Against the backdrop of the last years of the Great War, Matisse seems to have found some form of peace through the execution of small-scale landscapes: the fact that he could complete them within a day, and often en plein air, provided him with an achievable task and a chance to find solitude within an intimate natural setting unspoiled by the ravages of the war. Matisse's reinvigorated interest in Landscape painting was also an expression of his renewed interest in the work of the Impressionists. Following the wild days of Fauvism and the exploration into abstraction which followed, Matisse had begun to feel caught between his instinct to explore new frontiers and the accompanying doubts given the questions raised as to where he would end up. In order to shape the theory of his approach.
Matisse entered into several relationships with artists of the preceding generation in an effort to gauge their opinion. From November 1916 he began to correspond with Claude Monet; 1917 saw the start of a 30-year correspondence with Pierre Bonnard; and throughout the spring of 1919 he began regular visits to Pierre-Auguste Renoir at his villa “Les Collettes” at Cagnes-sur-Mer.

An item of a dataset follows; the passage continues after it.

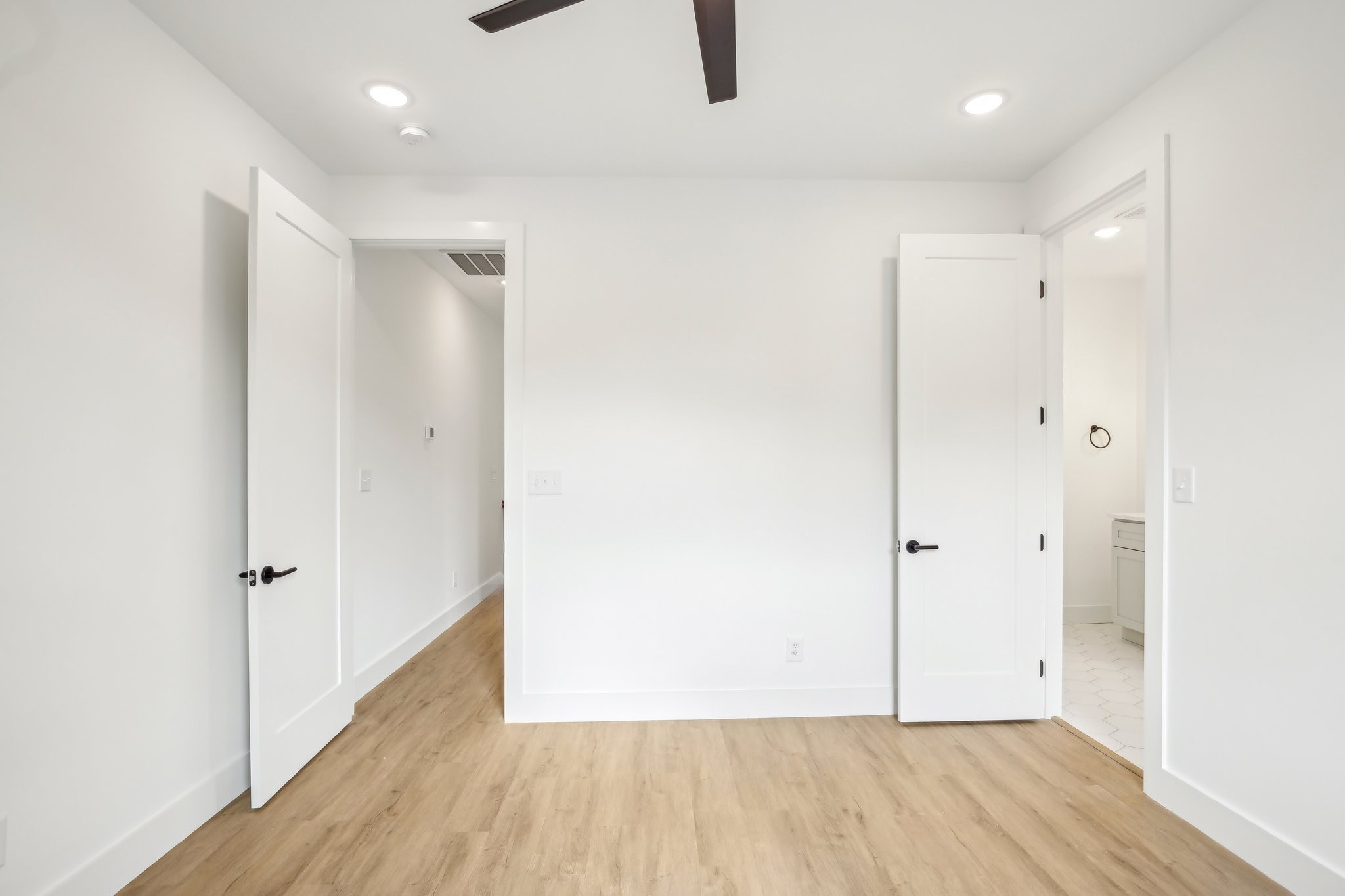 914 Smiley Street Nashville, TN 37206 - Photo 26 of 32 a view of hallway with wooden floor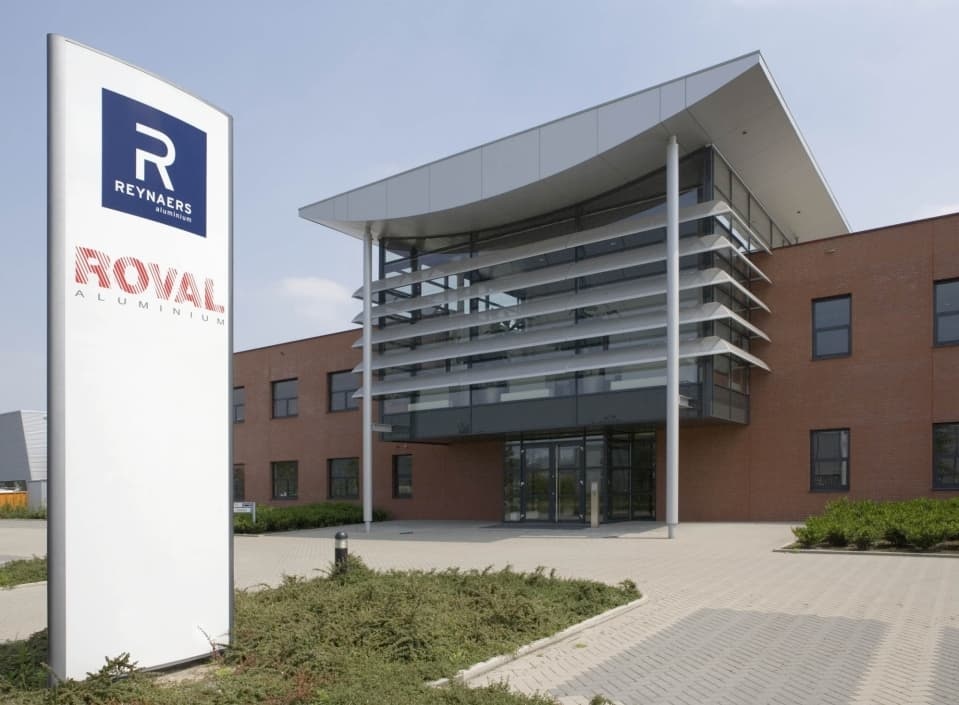 Scholieren bezoeken Roval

These various exchanges triggered the growth of an important aspect of Matisse's subsequent artistic persona: his willingness to absorb and use the lessons learned by his artistic predecessors.
Le Petit pêcheur, Maintenon epitomises this quality. Though his discussions with Renoir, Matisse had renewed his admiration for the great founders of late 19th century French painting: Ingres, Courbet and particularly Manet. Several works from the period around 1919 clearly show Manet's influence on Matisse's palette which began to take on colours which had previously been mostly absent: the introduction of blacks and ochres, as well as a more faded and thinned-out selection of greens. The present work is very much in the Manet style, with a palette also clearly adapted to the subject. In Le Petit pêcheur, Maintenon, Matisse pays tribute to Gauguin, with the use of strong silhouettes for the trees and heavy but broken contours for the trees and the house. The foliage against the sky lend the canvas a Cézannian air, but according to Matisse's own writing are also due to his admiration for Corot whom he saw as the greatest of the 19th Century landscape painters. Matisse referred to his landscape works from this period as less significant than his more considered studio pictures. Whilst works such as Le Petit pêcheur, Maintenon no doubt served to provide the artist an escape from his troubles, they also served as a testing ground where he worked out important elements of the style he would go on to develop over the next thirty years.